§ **WHAT YOU HAVE TO DO**: Could you output the entries below as a JSON list of strings, with one string for each line and blank lines left out?

§ **DATASET EXCERPTS**:
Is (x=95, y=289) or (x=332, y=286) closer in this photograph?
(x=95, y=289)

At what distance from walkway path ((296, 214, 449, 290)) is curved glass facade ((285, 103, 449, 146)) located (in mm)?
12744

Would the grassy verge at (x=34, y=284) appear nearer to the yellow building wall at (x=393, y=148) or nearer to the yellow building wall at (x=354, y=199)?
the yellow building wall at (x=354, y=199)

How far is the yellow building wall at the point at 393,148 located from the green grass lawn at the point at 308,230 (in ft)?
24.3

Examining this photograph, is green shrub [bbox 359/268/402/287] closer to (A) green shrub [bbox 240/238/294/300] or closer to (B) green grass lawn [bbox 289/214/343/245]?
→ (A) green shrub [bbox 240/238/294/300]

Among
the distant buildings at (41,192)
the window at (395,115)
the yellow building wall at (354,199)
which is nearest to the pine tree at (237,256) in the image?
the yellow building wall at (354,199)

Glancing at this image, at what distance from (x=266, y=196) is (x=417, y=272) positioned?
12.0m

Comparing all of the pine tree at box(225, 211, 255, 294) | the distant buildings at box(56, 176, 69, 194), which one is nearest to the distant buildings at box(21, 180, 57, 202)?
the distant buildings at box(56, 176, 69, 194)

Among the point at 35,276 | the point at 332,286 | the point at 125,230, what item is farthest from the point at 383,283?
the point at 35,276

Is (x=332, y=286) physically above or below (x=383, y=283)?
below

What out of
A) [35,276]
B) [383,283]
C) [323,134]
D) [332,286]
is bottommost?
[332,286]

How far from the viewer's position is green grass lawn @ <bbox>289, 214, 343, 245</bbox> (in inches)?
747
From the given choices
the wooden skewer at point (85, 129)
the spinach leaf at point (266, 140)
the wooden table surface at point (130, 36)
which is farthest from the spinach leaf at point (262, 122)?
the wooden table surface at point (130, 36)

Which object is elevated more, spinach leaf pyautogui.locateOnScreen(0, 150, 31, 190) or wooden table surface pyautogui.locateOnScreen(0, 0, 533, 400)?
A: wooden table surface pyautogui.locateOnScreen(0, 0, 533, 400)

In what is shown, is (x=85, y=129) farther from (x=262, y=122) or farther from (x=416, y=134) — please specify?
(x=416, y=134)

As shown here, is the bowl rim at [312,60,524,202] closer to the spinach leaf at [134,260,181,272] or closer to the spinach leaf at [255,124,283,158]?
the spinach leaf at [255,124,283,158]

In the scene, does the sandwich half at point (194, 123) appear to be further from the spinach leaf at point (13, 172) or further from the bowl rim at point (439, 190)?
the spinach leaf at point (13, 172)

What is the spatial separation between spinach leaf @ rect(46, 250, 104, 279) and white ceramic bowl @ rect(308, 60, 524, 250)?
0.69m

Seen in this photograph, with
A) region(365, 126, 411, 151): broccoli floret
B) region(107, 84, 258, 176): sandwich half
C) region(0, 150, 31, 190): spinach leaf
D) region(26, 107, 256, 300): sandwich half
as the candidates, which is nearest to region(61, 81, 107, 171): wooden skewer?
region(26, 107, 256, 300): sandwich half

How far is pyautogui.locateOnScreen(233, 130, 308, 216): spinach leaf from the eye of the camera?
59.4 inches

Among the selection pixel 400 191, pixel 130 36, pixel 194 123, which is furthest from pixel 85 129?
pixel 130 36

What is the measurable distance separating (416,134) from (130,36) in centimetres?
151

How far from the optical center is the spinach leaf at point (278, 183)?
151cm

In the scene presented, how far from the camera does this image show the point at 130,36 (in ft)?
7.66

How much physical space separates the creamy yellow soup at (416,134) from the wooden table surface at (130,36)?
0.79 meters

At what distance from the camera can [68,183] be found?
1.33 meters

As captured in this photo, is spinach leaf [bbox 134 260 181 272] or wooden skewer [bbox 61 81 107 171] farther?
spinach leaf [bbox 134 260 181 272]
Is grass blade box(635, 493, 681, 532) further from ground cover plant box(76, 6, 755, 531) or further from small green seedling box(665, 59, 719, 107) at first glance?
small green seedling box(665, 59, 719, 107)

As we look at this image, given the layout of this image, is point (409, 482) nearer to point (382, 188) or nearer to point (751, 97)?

§ **PROBLEM SOLUTION**:
[
  "Is (x=95, y=289) or (x=332, y=286) closer in this photograph?",
  "(x=95, y=289)",
  "At what distance from walkway path ((296, 214, 449, 290)) is curved glass facade ((285, 103, 449, 146)) located (in mm)?",
  "12744",
  "Would the grassy verge at (x=34, y=284) appear nearer to the yellow building wall at (x=393, y=148) or nearer to the yellow building wall at (x=354, y=199)?",
  "the yellow building wall at (x=354, y=199)",
  "How far is the yellow building wall at the point at 393,148 located from the green grass lawn at the point at 308,230 (in ft)?",
  "24.3",
  "Examining this photograph, is green shrub [bbox 359/268/402/287] closer to (A) green shrub [bbox 240/238/294/300] or closer to (B) green grass lawn [bbox 289/214/343/245]?",
  "→ (A) green shrub [bbox 240/238/294/300]",
  "Among",
  "the distant buildings at (41,192)",
  "the window at (395,115)",
  "the yellow building wall at (354,199)",
  "which is nearest to the pine tree at (237,256) in the image?",
  "the yellow building wall at (354,199)",
  "Glancing at this image, at what distance from (x=266, y=196) is (x=417, y=272) positioned?",
  "12.0m",
  "Comparing all of the pine tree at box(225, 211, 255, 294) | the distant buildings at box(56, 176, 69, 194), which one is nearest to the distant buildings at box(21, 180, 57, 202)?",
  "the distant buildings at box(56, 176, 69, 194)",
  "Among the point at 35,276 | the point at 332,286 | the point at 125,230, what item is farthest from the point at 383,283?",
  "the point at 35,276",
  "Is (x=332, y=286) physically above or below (x=383, y=283)?",
  "below",
  "What out of",
  "A) [35,276]",
  "B) [383,283]",
  "C) [323,134]",
  "D) [332,286]",
  "is bottommost?",
  "[332,286]",
  "How far from the viewer's position is green grass lawn @ <bbox>289, 214, 343, 245</bbox> (in inches)?",
  "747",
  "From the given choices",
  "the wooden skewer at point (85, 129)",
  "the spinach leaf at point (266, 140)",
  "the wooden table surface at point (130, 36)",
  "which is farthest from the spinach leaf at point (262, 122)?",
  "the wooden table surface at point (130, 36)",
  "Which object is elevated more, spinach leaf pyautogui.locateOnScreen(0, 150, 31, 190) or wooden table surface pyautogui.locateOnScreen(0, 0, 533, 400)?",
  "A: wooden table surface pyautogui.locateOnScreen(0, 0, 533, 400)",
  "In what is shown, is (x=85, y=129) farther from (x=262, y=122) or farther from (x=416, y=134) — please specify?",
  "(x=416, y=134)",
  "As shown here, is the bowl rim at [312,60,524,202] closer to the spinach leaf at [134,260,181,272] or closer to the spinach leaf at [255,124,283,158]?",
  "the spinach leaf at [255,124,283,158]",
  "In the scene, does the sandwich half at point (194, 123) appear to be further from the spinach leaf at point (13, 172) or further from the bowl rim at point (439, 190)?",
  "the spinach leaf at point (13, 172)",
  "What is the spatial separation between spinach leaf @ rect(46, 250, 104, 279) and white ceramic bowl @ rect(308, 60, 524, 250)?",
  "0.69m",
  "Seen in this photograph, with",
  "A) region(365, 126, 411, 151): broccoli floret",
  "B) region(107, 84, 258, 176): sandwich half",
  "C) region(0, 150, 31, 190): spinach leaf",
  "D) region(26, 107, 256, 300): sandwich half",
  "as the candidates, which is nearest to region(61, 81, 107, 171): wooden skewer?",
  "region(26, 107, 256, 300): sandwich half",
  "How far is pyautogui.locateOnScreen(233, 130, 308, 216): spinach leaf from the eye of the camera?",
  "59.4 inches",
  "Among the selection pixel 400 191, pixel 130 36, pixel 194 123, which is furthest from pixel 85 129?",
  "pixel 130 36",
  "What is the measurable distance separating (416,134) from (130,36) in centimetres?",
  "151",
  "How far from the optical center is the spinach leaf at point (278, 183)?",
  "151cm",
  "In the scene presented, how far from the camera does this image show the point at 130,36 (in ft)?",
  "7.66",
  "How much physical space separates the creamy yellow soup at (416,134) from the wooden table surface at (130,36)?",
  "0.79 meters",
  "At what distance from the camera can [68,183] be found?",
  "1.33 meters",
  "As captured in this photo, is spinach leaf [bbox 134 260 181 272] or wooden skewer [bbox 61 81 107 171] farther?",
  "spinach leaf [bbox 134 260 181 272]",
  "Is grass blade box(635, 493, 681, 532) further from ground cover plant box(76, 6, 755, 531) or further from small green seedling box(665, 59, 719, 107) at first glance?",
  "small green seedling box(665, 59, 719, 107)",
  "As we look at this image, given the layout of this image, is point (409, 482) nearer to point (382, 188) or nearer to point (751, 97)?"
]